I had also moved away for university during this time, and with no one to take care of me, I had a very lonely and depressing freshman year. If I wasn’t throwing up in the bathroom in my residence, or leaving class early because the nausea was too much to handle, I was usually making instant noodle soup in the residence cafeteria because it’s all I could keep down. I had to control my urge to vomit because I would also be vomiting out the pills and it would have taken forever to build up tolerance that way. Needless to say, I did not make a lot of friends in my first year.

Three years into treatment, things started to change. I’d get my periods more often without needing to take the progesterone. I started losing weight (though that was also partly due to having better control over my diet). My PMS wasn’t so bad and I could take all my pills without feeling nauseous. Things were happening!

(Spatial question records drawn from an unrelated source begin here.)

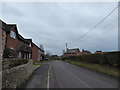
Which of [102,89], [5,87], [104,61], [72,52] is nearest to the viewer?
[5,87]

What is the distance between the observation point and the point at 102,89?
7848 mm

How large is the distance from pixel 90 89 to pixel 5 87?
4467mm

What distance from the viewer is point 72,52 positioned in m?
121

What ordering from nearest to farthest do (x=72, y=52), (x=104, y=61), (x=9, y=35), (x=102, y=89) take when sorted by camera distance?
(x=102, y=89) < (x=104, y=61) < (x=9, y=35) < (x=72, y=52)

After five years of treatment, I felt confident enough to remove my “beard” by getting it waxed. I couldn’t have done it sooner because my hormones were still out of balance and my hair would have grown back thicker if I had tried to remove it. The irony is, by the time I had it removed, it didn’t bother me any longer. Since I had understood it was caused by a medical condition and it wasn’t my fault, I had been much more accepting of it, and of myself, and when I finally had it waxed off, the occasion wasn’t as grand as I had imagined it would be. Life is funny that way sometimes.

Seven years into treatment, my endocrinologist started to wean me off the medication. I booked an appointment to see her, not knowing it’d be the last time I would. I had gotten some blood work done and she had the results to share with me.

“Well, looks like everything’s normal — your periods are regular, your weight is under control, your hair growth has had a considerable decrease. Make sure you exercise regularly and keep an eye on your diet, and everything should be okay. Hopefully you won’t have to see me again!”

She was right. I never went back to see her.

Less than 50% of women who have PCOS are ever diagnosed. It is one of the most common illnesses suffered by women of childbearing age. I often wonder what would have happened if my physician hadn’t known that hirsutism was a symptom of PCOS. Or that having too much facial hair wasn’t something to gloss over or ignore.

Many people, like my mother, think a lot of the symptoms of PCOS are just growing pains, that girls will eventually come out of it. That’s a very dangerous opinion to hold because undiagnosed PCOS can lead to insulin resistance, and eventually diabetes. I was fortunate to have been diagnosed early in life, but not everyone is that lucky. With 1 in 10 women suffering from the condition, it’s time more people understood it and knew how to spot it, doctors included, so young girls don’t have to live with the fear of social ostracization because of an illness they don’t even know they have.

Sharing this story is my way of raising awareness.